+++ Records shown +++

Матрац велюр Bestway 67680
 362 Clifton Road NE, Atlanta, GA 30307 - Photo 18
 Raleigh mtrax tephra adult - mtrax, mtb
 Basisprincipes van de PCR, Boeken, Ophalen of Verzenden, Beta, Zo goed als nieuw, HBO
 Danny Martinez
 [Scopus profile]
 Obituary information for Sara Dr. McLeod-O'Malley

+++

▸ **Exercise directions**
Give back all of the data above without any alteration.

▸ **Final answer**
Матрац велюр Bestway 67680
 362 Clifton Road NE, Atlanta, GA 30307 - Photo 18
 Raleigh mtrax tephra adult - mtrax, mtb
 Basisprincipes van de PCR, Boeken, Ophalen of Verzenden, Beta, Zo goed als nieuw, HBO
 Danny Martinez
 [Scopus profile]
 Obituary information for Sara Dr. McLeod-O'Malley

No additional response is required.